------ Data records ------

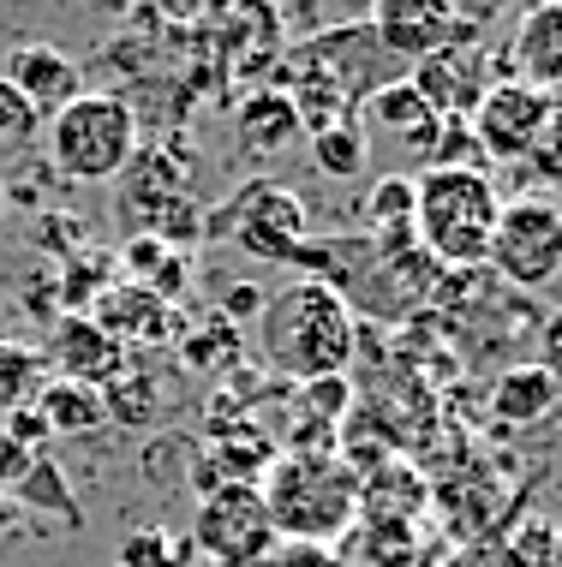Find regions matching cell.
I'll use <instances>...</instances> for the list:
<instances>
[{
    "mask_svg": "<svg viewBox=\"0 0 562 567\" xmlns=\"http://www.w3.org/2000/svg\"><path fill=\"white\" fill-rule=\"evenodd\" d=\"M49 359H54V377L84 382V389H109V382L132 364L126 347H120L109 329H96L90 317H67V311H60V323H54Z\"/></svg>",
    "mask_w": 562,
    "mask_h": 567,
    "instance_id": "cell-15",
    "label": "cell"
},
{
    "mask_svg": "<svg viewBox=\"0 0 562 567\" xmlns=\"http://www.w3.org/2000/svg\"><path fill=\"white\" fill-rule=\"evenodd\" d=\"M276 538L336 544L359 519V472L336 449H282L257 478Z\"/></svg>",
    "mask_w": 562,
    "mask_h": 567,
    "instance_id": "cell-3",
    "label": "cell"
},
{
    "mask_svg": "<svg viewBox=\"0 0 562 567\" xmlns=\"http://www.w3.org/2000/svg\"><path fill=\"white\" fill-rule=\"evenodd\" d=\"M114 567H192V544L174 538V532L150 526V532H132L126 544H120Z\"/></svg>",
    "mask_w": 562,
    "mask_h": 567,
    "instance_id": "cell-25",
    "label": "cell"
},
{
    "mask_svg": "<svg viewBox=\"0 0 562 567\" xmlns=\"http://www.w3.org/2000/svg\"><path fill=\"white\" fill-rule=\"evenodd\" d=\"M509 79L562 102V0H539V7L521 12V24L509 37Z\"/></svg>",
    "mask_w": 562,
    "mask_h": 567,
    "instance_id": "cell-14",
    "label": "cell"
},
{
    "mask_svg": "<svg viewBox=\"0 0 562 567\" xmlns=\"http://www.w3.org/2000/svg\"><path fill=\"white\" fill-rule=\"evenodd\" d=\"M60 264H67V275H60V305H67V317H84L90 305L114 287V257L109 251H67Z\"/></svg>",
    "mask_w": 562,
    "mask_h": 567,
    "instance_id": "cell-24",
    "label": "cell"
},
{
    "mask_svg": "<svg viewBox=\"0 0 562 567\" xmlns=\"http://www.w3.org/2000/svg\"><path fill=\"white\" fill-rule=\"evenodd\" d=\"M90 323L96 329H109L120 347H162L168 341V329H174V305H162L156 293H144V287H109L96 305H90Z\"/></svg>",
    "mask_w": 562,
    "mask_h": 567,
    "instance_id": "cell-16",
    "label": "cell"
},
{
    "mask_svg": "<svg viewBox=\"0 0 562 567\" xmlns=\"http://www.w3.org/2000/svg\"><path fill=\"white\" fill-rule=\"evenodd\" d=\"M371 37L384 42L395 66H419V60L454 49V42L479 37V24H467L454 12V0H371Z\"/></svg>",
    "mask_w": 562,
    "mask_h": 567,
    "instance_id": "cell-10",
    "label": "cell"
},
{
    "mask_svg": "<svg viewBox=\"0 0 562 567\" xmlns=\"http://www.w3.org/2000/svg\"><path fill=\"white\" fill-rule=\"evenodd\" d=\"M551 120H556V102L544 96V90L521 84V79H497L479 96V109L467 114V132H473L484 162L527 167V156H533L544 144V132H551Z\"/></svg>",
    "mask_w": 562,
    "mask_h": 567,
    "instance_id": "cell-9",
    "label": "cell"
},
{
    "mask_svg": "<svg viewBox=\"0 0 562 567\" xmlns=\"http://www.w3.org/2000/svg\"><path fill=\"white\" fill-rule=\"evenodd\" d=\"M0 79H7L19 96L37 109L42 120L49 114H60L67 102H79L84 96V66L72 54H60V49H49V42H19L7 60H0Z\"/></svg>",
    "mask_w": 562,
    "mask_h": 567,
    "instance_id": "cell-13",
    "label": "cell"
},
{
    "mask_svg": "<svg viewBox=\"0 0 562 567\" xmlns=\"http://www.w3.org/2000/svg\"><path fill=\"white\" fill-rule=\"evenodd\" d=\"M37 132H42V114L0 79V156H24L37 144Z\"/></svg>",
    "mask_w": 562,
    "mask_h": 567,
    "instance_id": "cell-26",
    "label": "cell"
},
{
    "mask_svg": "<svg viewBox=\"0 0 562 567\" xmlns=\"http://www.w3.org/2000/svg\"><path fill=\"white\" fill-rule=\"evenodd\" d=\"M359 347V323H354V299L341 287L299 275L282 293L264 299L257 311V352L264 364L287 382H317V377H347Z\"/></svg>",
    "mask_w": 562,
    "mask_h": 567,
    "instance_id": "cell-2",
    "label": "cell"
},
{
    "mask_svg": "<svg viewBox=\"0 0 562 567\" xmlns=\"http://www.w3.org/2000/svg\"><path fill=\"white\" fill-rule=\"evenodd\" d=\"M503 7H509V0H454V12H461L467 24H479V30L491 24L497 12H503Z\"/></svg>",
    "mask_w": 562,
    "mask_h": 567,
    "instance_id": "cell-32",
    "label": "cell"
},
{
    "mask_svg": "<svg viewBox=\"0 0 562 567\" xmlns=\"http://www.w3.org/2000/svg\"><path fill=\"white\" fill-rule=\"evenodd\" d=\"M389 79H407L401 66L384 54V42L371 37V24H336V30H317L299 49L282 54V96L294 102L299 126L324 132L336 120H354L359 102L371 90H384Z\"/></svg>",
    "mask_w": 562,
    "mask_h": 567,
    "instance_id": "cell-1",
    "label": "cell"
},
{
    "mask_svg": "<svg viewBox=\"0 0 562 567\" xmlns=\"http://www.w3.org/2000/svg\"><path fill=\"white\" fill-rule=\"evenodd\" d=\"M0 502H19V508H30V514H54L60 526H84V508L72 502V484H67V472H60L54 454H37V460H30L24 478L12 484Z\"/></svg>",
    "mask_w": 562,
    "mask_h": 567,
    "instance_id": "cell-21",
    "label": "cell"
},
{
    "mask_svg": "<svg viewBox=\"0 0 562 567\" xmlns=\"http://www.w3.org/2000/svg\"><path fill=\"white\" fill-rule=\"evenodd\" d=\"M126 192H120V209L126 216H139V227L150 234L156 216L174 204V197H186V174H180V162H168L162 150H139V156L126 162Z\"/></svg>",
    "mask_w": 562,
    "mask_h": 567,
    "instance_id": "cell-18",
    "label": "cell"
},
{
    "mask_svg": "<svg viewBox=\"0 0 562 567\" xmlns=\"http://www.w3.org/2000/svg\"><path fill=\"white\" fill-rule=\"evenodd\" d=\"M359 126H366V137H395V150H407L413 162H431L437 137H443V114L431 109V102L419 96L407 79H389L384 90H371L366 102H359Z\"/></svg>",
    "mask_w": 562,
    "mask_h": 567,
    "instance_id": "cell-12",
    "label": "cell"
},
{
    "mask_svg": "<svg viewBox=\"0 0 562 567\" xmlns=\"http://www.w3.org/2000/svg\"><path fill=\"white\" fill-rule=\"evenodd\" d=\"M257 567H341V556L329 544H294V538H276L269 544V556Z\"/></svg>",
    "mask_w": 562,
    "mask_h": 567,
    "instance_id": "cell-28",
    "label": "cell"
},
{
    "mask_svg": "<svg viewBox=\"0 0 562 567\" xmlns=\"http://www.w3.org/2000/svg\"><path fill=\"white\" fill-rule=\"evenodd\" d=\"M556 401H562V389L539 371V364H509V371L491 382V412L503 424H539L544 412H556Z\"/></svg>",
    "mask_w": 562,
    "mask_h": 567,
    "instance_id": "cell-20",
    "label": "cell"
},
{
    "mask_svg": "<svg viewBox=\"0 0 562 567\" xmlns=\"http://www.w3.org/2000/svg\"><path fill=\"white\" fill-rule=\"evenodd\" d=\"M7 197H12V192H7V179H0V209H7Z\"/></svg>",
    "mask_w": 562,
    "mask_h": 567,
    "instance_id": "cell-34",
    "label": "cell"
},
{
    "mask_svg": "<svg viewBox=\"0 0 562 567\" xmlns=\"http://www.w3.org/2000/svg\"><path fill=\"white\" fill-rule=\"evenodd\" d=\"M210 567H257V561H210Z\"/></svg>",
    "mask_w": 562,
    "mask_h": 567,
    "instance_id": "cell-33",
    "label": "cell"
},
{
    "mask_svg": "<svg viewBox=\"0 0 562 567\" xmlns=\"http://www.w3.org/2000/svg\"><path fill=\"white\" fill-rule=\"evenodd\" d=\"M484 264L497 269V281L521 287V293H539L562 275V204L556 197H503V216H497L491 251Z\"/></svg>",
    "mask_w": 562,
    "mask_h": 567,
    "instance_id": "cell-7",
    "label": "cell"
},
{
    "mask_svg": "<svg viewBox=\"0 0 562 567\" xmlns=\"http://www.w3.org/2000/svg\"><path fill=\"white\" fill-rule=\"evenodd\" d=\"M192 556L210 561H264L269 544H276V526H269V508L257 496V484H216L197 496L192 508Z\"/></svg>",
    "mask_w": 562,
    "mask_h": 567,
    "instance_id": "cell-8",
    "label": "cell"
},
{
    "mask_svg": "<svg viewBox=\"0 0 562 567\" xmlns=\"http://www.w3.org/2000/svg\"><path fill=\"white\" fill-rule=\"evenodd\" d=\"M30 406L42 412V424H49V436H90L109 424V412H102V389H84V382H37V394H30Z\"/></svg>",
    "mask_w": 562,
    "mask_h": 567,
    "instance_id": "cell-19",
    "label": "cell"
},
{
    "mask_svg": "<svg viewBox=\"0 0 562 567\" xmlns=\"http://www.w3.org/2000/svg\"><path fill=\"white\" fill-rule=\"evenodd\" d=\"M497 216H503V192L491 167H425L413 179V245L437 269H479Z\"/></svg>",
    "mask_w": 562,
    "mask_h": 567,
    "instance_id": "cell-4",
    "label": "cell"
},
{
    "mask_svg": "<svg viewBox=\"0 0 562 567\" xmlns=\"http://www.w3.org/2000/svg\"><path fill=\"white\" fill-rule=\"evenodd\" d=\"M306 144H311V167L324 179H359L371 162V137L359 120H336L324 132H306Z\"/></svg>",
    "mask_w": 562,
    "mask_h": 567,
    "instance_id": "cell-23",
    "label": "cell"
},
{
    "mask_svg": "<svg viewBox=\"0 0 562 567\" xmlns=\"http://www.w3.org/2000/svg\"><path fill=\"white\" fill-rule=\"evenodd\" d=\"M42 126H49V167L72 186H109L144 150L139 109L126 96H109V90H84L79 102H67Z\"/></svg>",
    "mask_w": 562,
    "mask_h": 567,
    "instance_id": "cell-5",
    "label": "cell"
},
{
    "mask_svg": "<svg viewBox=\"0 0 562 567\" xmlns=\"http://www.w3.org/2000/svg\"><path fill=\"white\" fill-rule=\"evenodd\" d=\"M359 209H366V227L389 245V251H395V245H401V251L413 245V179H407V174H384L366 192V204H359Z\"/></svg>",
    "mask_w": 562,
    "mask_h": 567,
    "instance_id": "cell-22",
    "label": "cell"
},
{
    "mask_svg": "<svg viewBox=\"0 0 562 567\" xmlns=\"http://www.w3.org/2000/svg\"><path fill=\"white\" fill-rule=\"evenodd\" d=\"M234 137H239V150H252V156H282L287 144H299V137H306V126H299L294 102L269 84V90H252V96L239 102Z\"/></svg>",
    "mask_w": 562,
    "mask_h": 567,
    "instance_id": "cell-17",
    "label": "cell"
},
{
    "mask_svg": "<svg viewBox=\"0 0 562 567\" xmlns=\"http://www.w3.org/2000/svg\"><path fill=\"white\" fill-rule=\"evenodd\" d=\"M527 167H539V179L562 186V102H556V120H551V132H544V144L527 156Z\"/></svg>",
    "mask_w": 562,
    "mask_h": 567,
    "instance_id": "cell-29",
    "label": "cell"
},
{
    "mask_svg": "<svg viewBox=\"0 0 562 567\" xmlns=\"http://www.w3.org/2000/svg\"><path fill=\"white\" fill-rule=\"evenodd\" d=\"M533 364L562 389V311H551V317L539 323V359H533Z\"/></svg>",
    "mask_w": 562,
    "mask_h": 567,
    "instance_id": "cell-30",
    "label": "cell"
},
{
    "mask_svg": "<svg viewBox=\"0 0 562 567\" xmlns=\"http://www.w3.org/2000/svg\"><path fill=\"white\" fill-rule=\"evenodd\" d=\"M37 382H42V359H37V352L0 341V412L30 401V394H37Z\"/></svg>",
    "mask_w": 562,
    "mask_h": 567,
    "instance_id": "cell-27",
    "label": "cell"
},
{
    "mask_svg": "<svg viewBox=\"0 0 562 567\" xmlns=\"http://www.w3.org/2000/svg\"><path fill=\"white\" fill-rule=\"evenodd\" d=\"M491 72L497 66H491V49H484V30H479V37H467V42H454V49L419 60V66H407V84H413L443 120H467L479 109L484 90L497 84Z\"/></svg>",
    "mask_w": 562,
    "mask_h": 567,
    "instance_id": "cell-11",
    "label": "cell"
},
{
    "mask_svg": "<svg viewBox=\"0 0 562 567\" xmlns=\"http://www.w3.org/2000/svg\"><path fill=\"white\" fill-rule=\"evenodd\" d=\"M204 239H234L257 264H294L311 239V216L306 197L287 192L282 179H246L234 197L222 204V216L204 221Z\"/></svg>",
    "mask_w": 562,
    "mask_h": 567,
    "instance_id": "cell-6",
    "label": "cell"
},
{
    "mask_svg": "<svg viewBox=\"0 0 562 567\" xmlns=\"http://www.w3.org/2000/svg\"><path fill=\"white\" fill-rule=\"evenodd\" d=\"M257 311H264V293H257V287H227V293H222V317H227V323H257Z\"/></svg>",
    "mask_w": 562,
    "mask_h": 567,
    "instance_id": "cell-31",
    "label": "cell"
}]
</instances>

------

What to do:
Tally the lines above that contain the string "instances", treating uppercase and lowercase as distinct, and reply with only the number.

Solution to the problem:
3